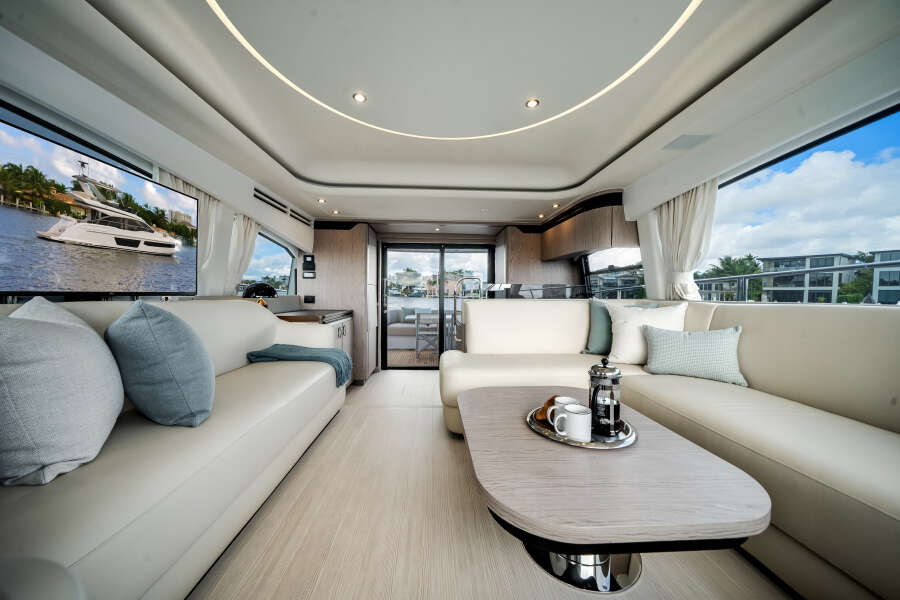 53ft Azimut Yacht For Sale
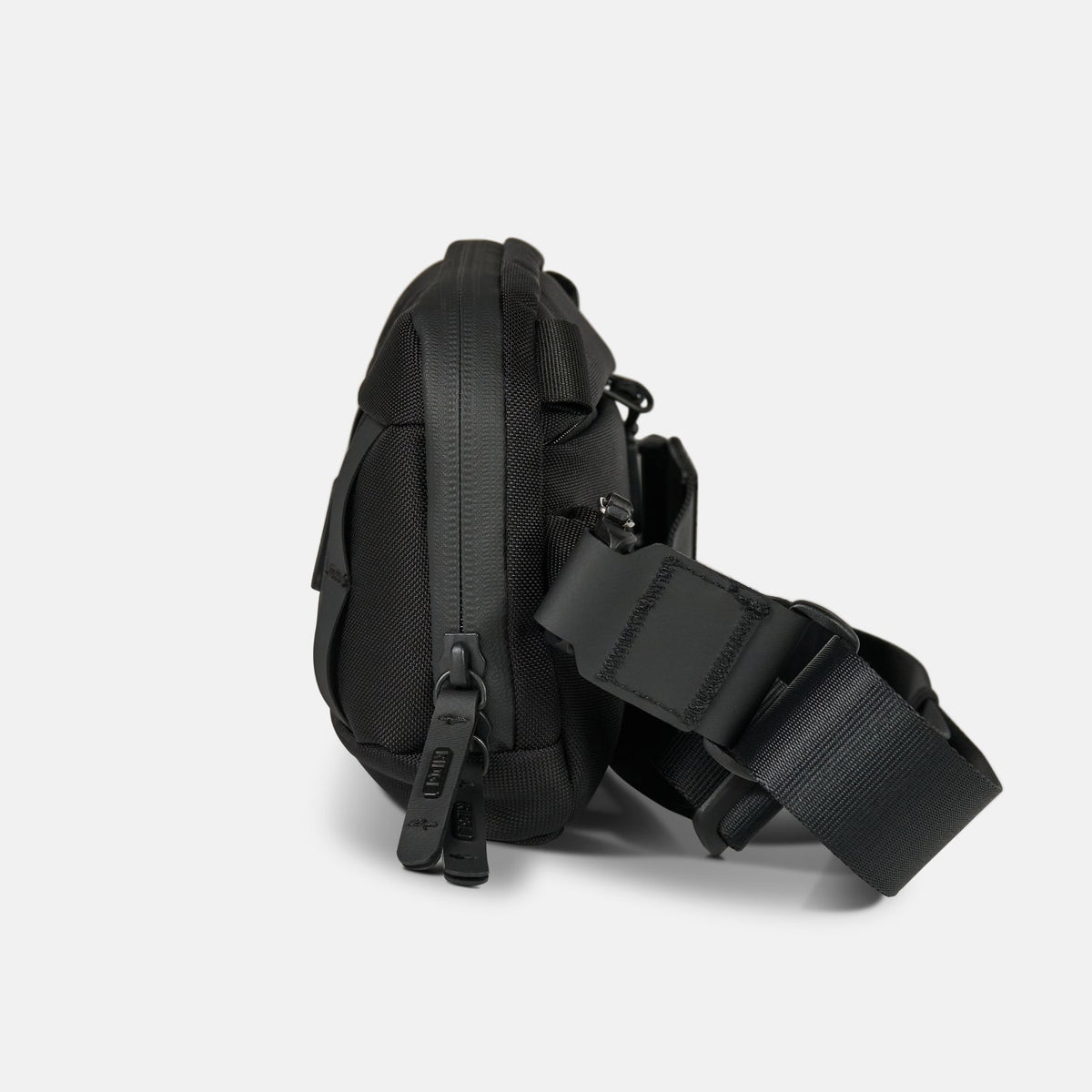 Commuter Sling - Royal Black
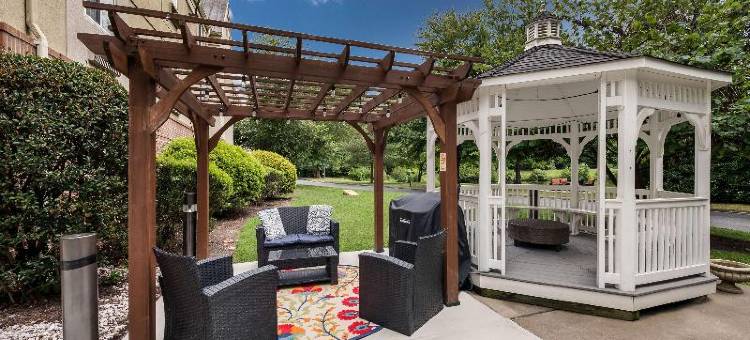 汉普顿索尼斯塔简单套房酒店(Sonesta Simply Suites Hampton)图片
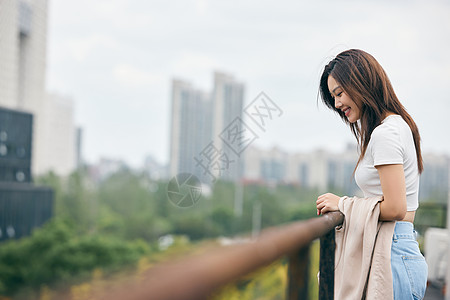 青年美女天台写真高清图片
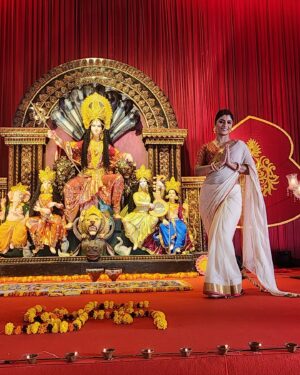 Sayantani Ghosh Instagram - 🌷Shubho Nabami 
.
Celebrating Durga Pujo with family n friends is always special ❤️
#durgapuja
Loc : @goregaondurgamahotsav
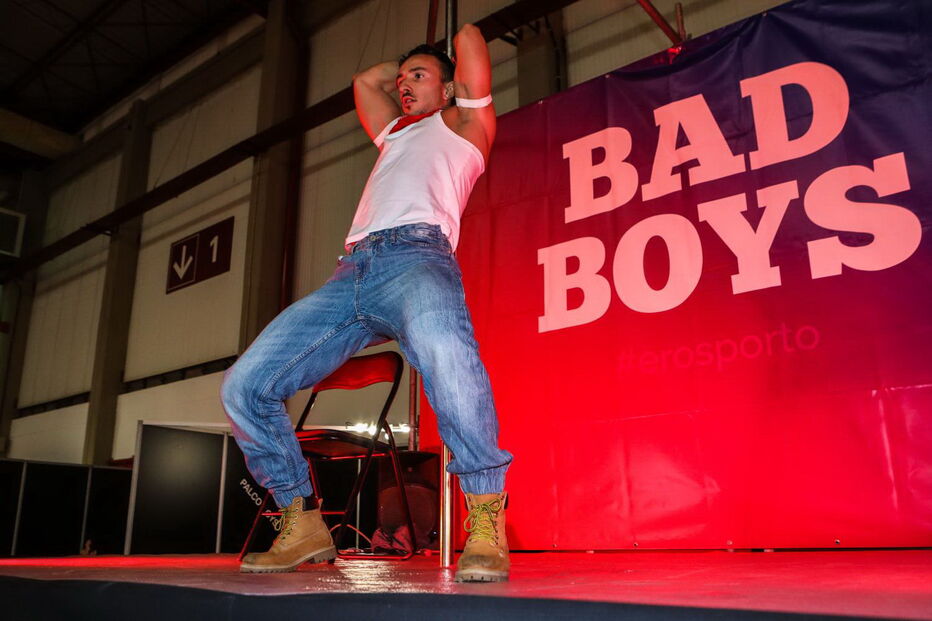 Shows de fetiches são atração no Eros Porto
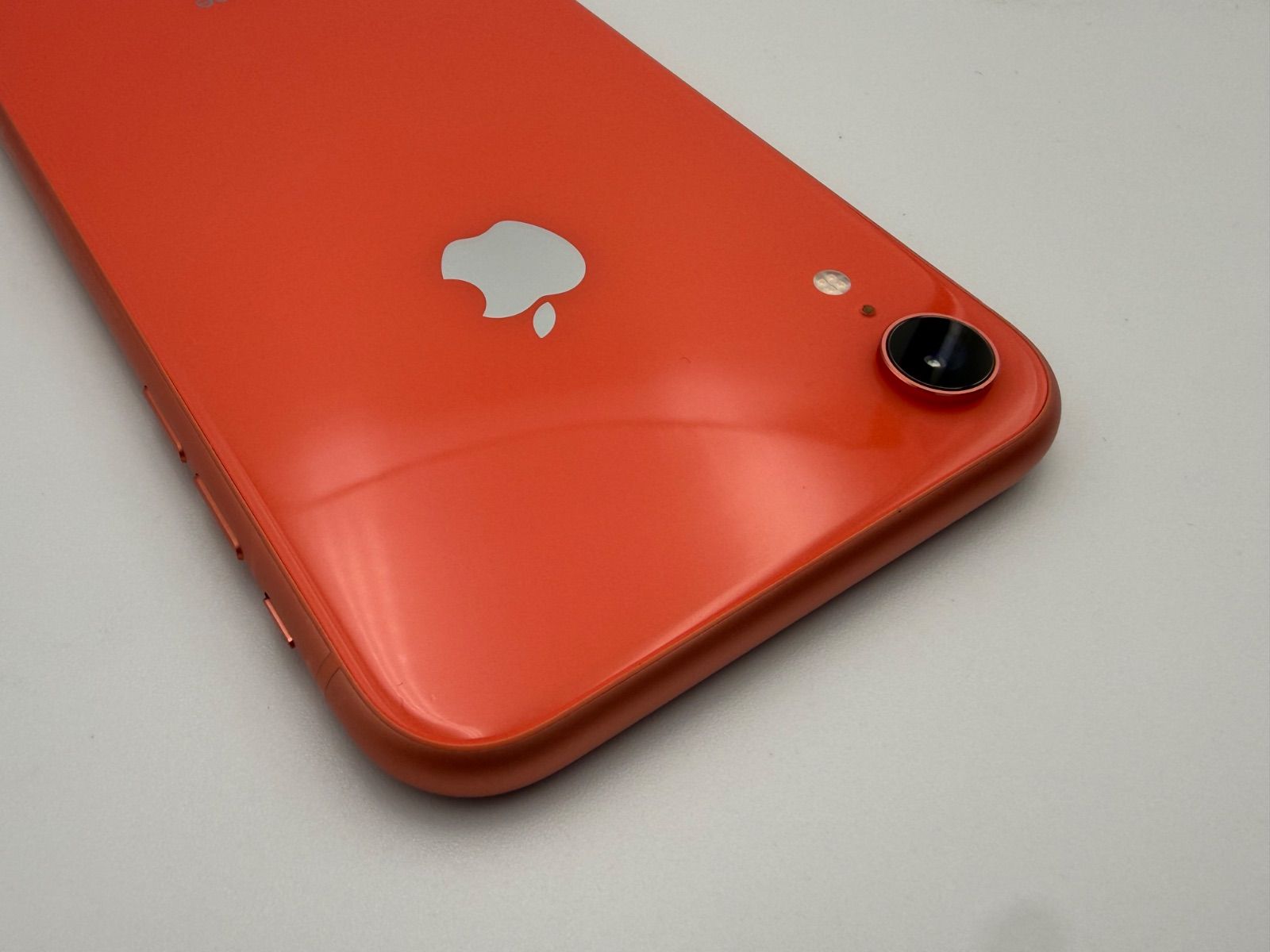 SIMフリー iPhoneXR コーラル 64GB シムフリー ガラスフィルム付き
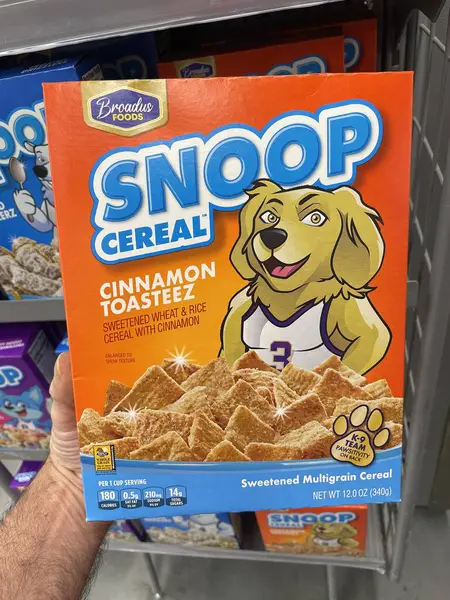 Grovetown Usa Walmart Retail Store Interior Snoop Cereal Brand Cinnamon Stok Lukisan  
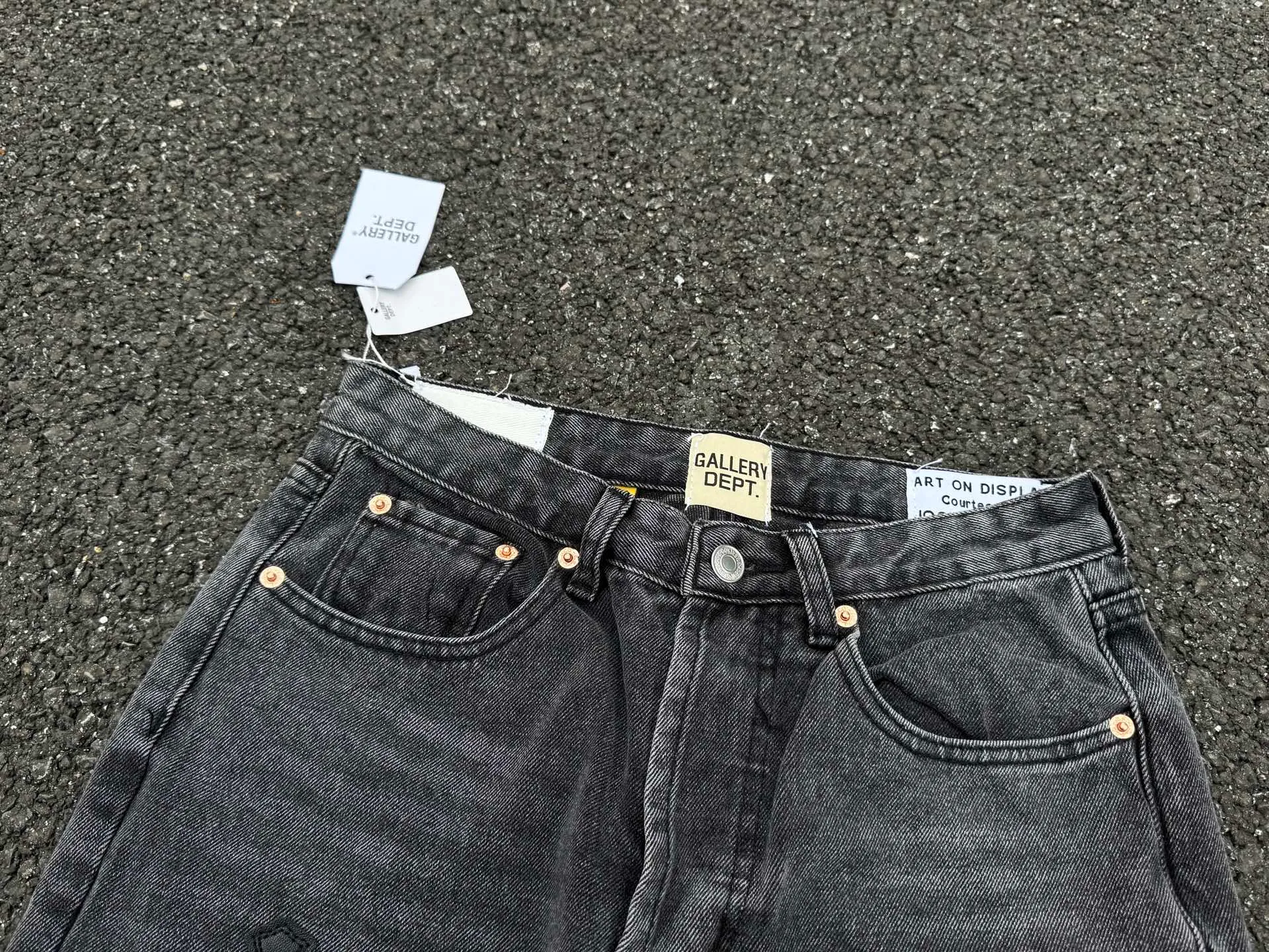 P260💰G99 GALLERY DEPT. Crow's leather cross denim bell-bottoms washed distressed spliced ​​jeans denim washing factory. During the process, the owner of the washing factory helped introduce a boss who once worked at Levi's OEM factory and then started his own business. This also paved the way for the following styles. Therefore, Levi's remodeled single product for the base plate is really familiar. Whether it is the fabrics supplied or the lathes used in production, there is nothing to choose from. -Color: Black -Size: S-XXL (corresponding to 28-36)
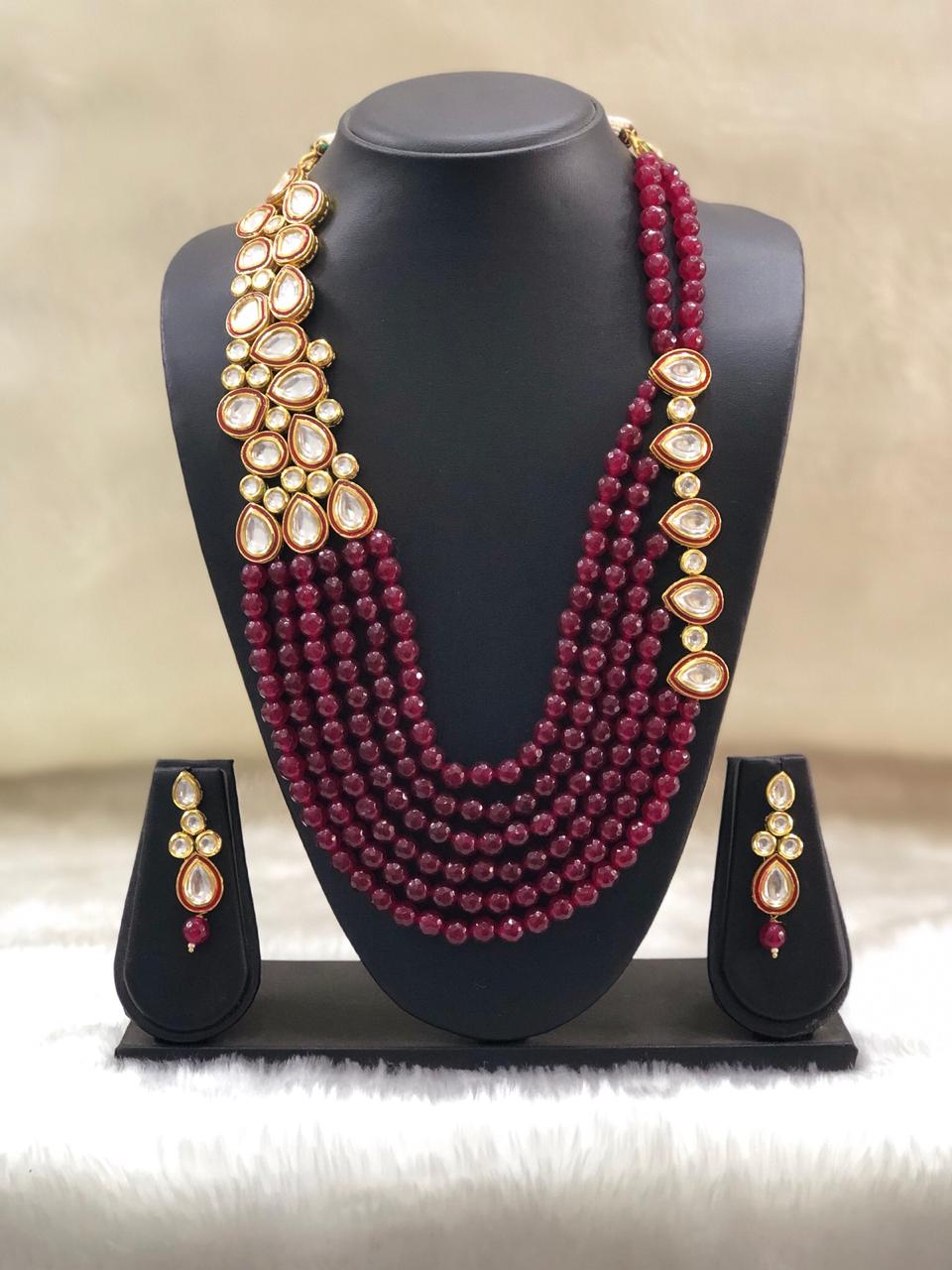 Maroon deals kundan choker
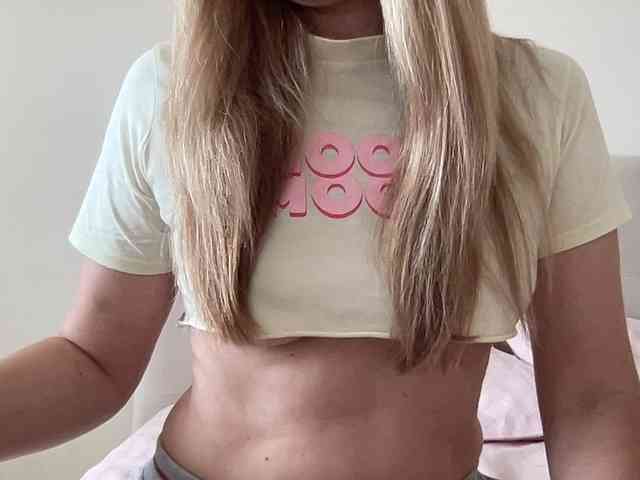 LizaFlower1 webcam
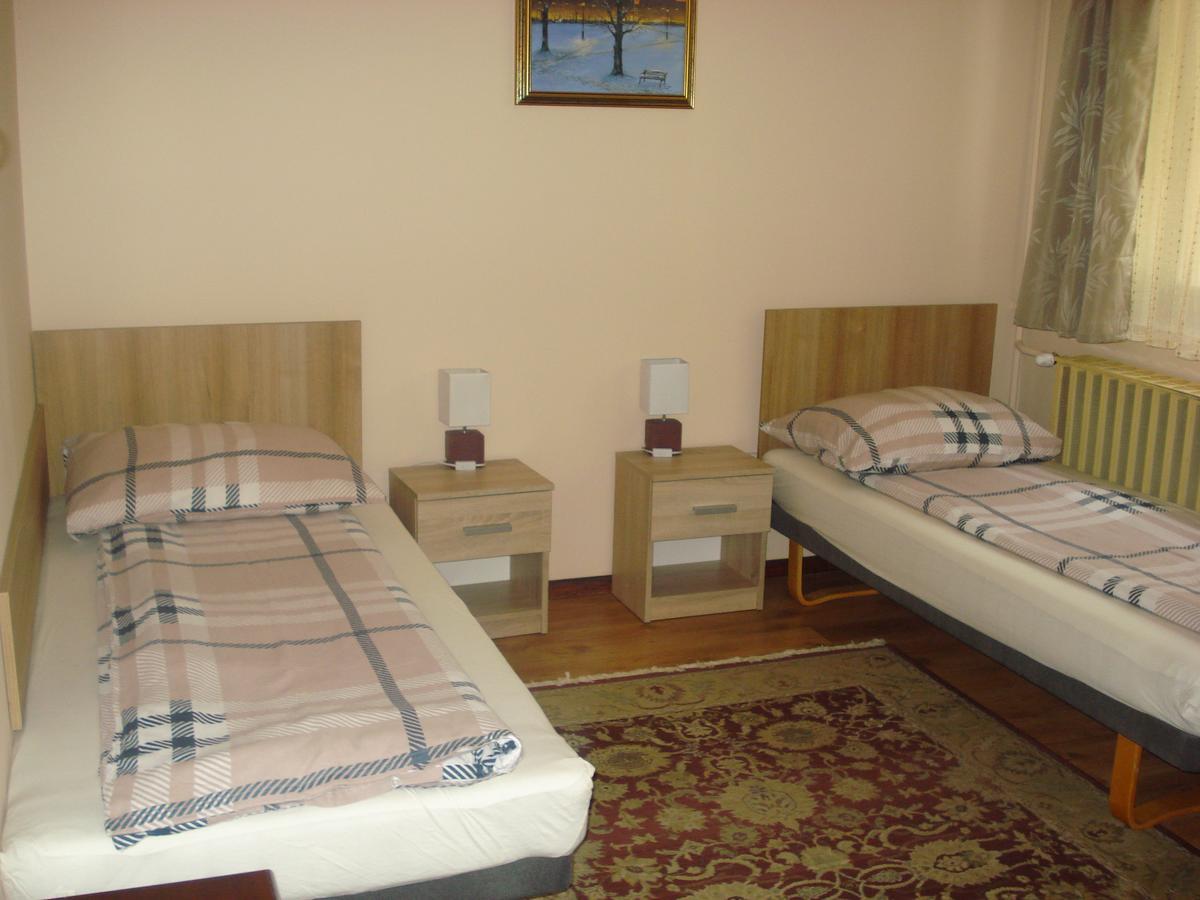 Eszter Apartman เอ็กเกอร์ ภายนอก รูปภาพ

· · · · ·

Reproduce each of the records above line for line, leaving out the pictures and keeping only the text.

 53ft Azimut Yacht For Sale
 Commuter Sling - Royal Black
 汉普顿索尼斯塔简单套房酒店(Sonesta Simply Suites Hampton)图片
 青年美女天台写真高清图片
 Sayantani Ghosh Instagram - 🌷Shubho Nabami 
.
Celebrating Durga Pujo with family n friends is always special ❤️
#durgapuja
Loc : @goregaondurgamahotsav
 Shows de fetiches são atração no Eros Porto
 SIMフリー iPhoneXR コーラル 64GB シムフリー ガラスフィルム付き
 Grovetown Usa Walmart Retail Store Interior Snoop Cereal Brand Cinnamon Stok Lukisan  
 P260💰G99 GALLERY DEPT. Crow's leather cross denim bell-bottoms washed distressed spliced ​​jeans denim washing factory. During the process, the owner of the washing factory helped introduce a boss who once worked at Levi's OEM factory and then started his own business. This also paved the way for the following styles. Therefore, Levi's remodeled single product for the base plate is really familiar. Whether it is the fabrics supplied or the lathes used in production, there is nothing to choose from. -Color: Black -Size: S-XXL (corresponding to 28-36)
 Maroon deals kundan choker
 LizaFlower1 webcam
 Eszter Apartman เอ็กเกอร์ ภายนอก รูปภาพ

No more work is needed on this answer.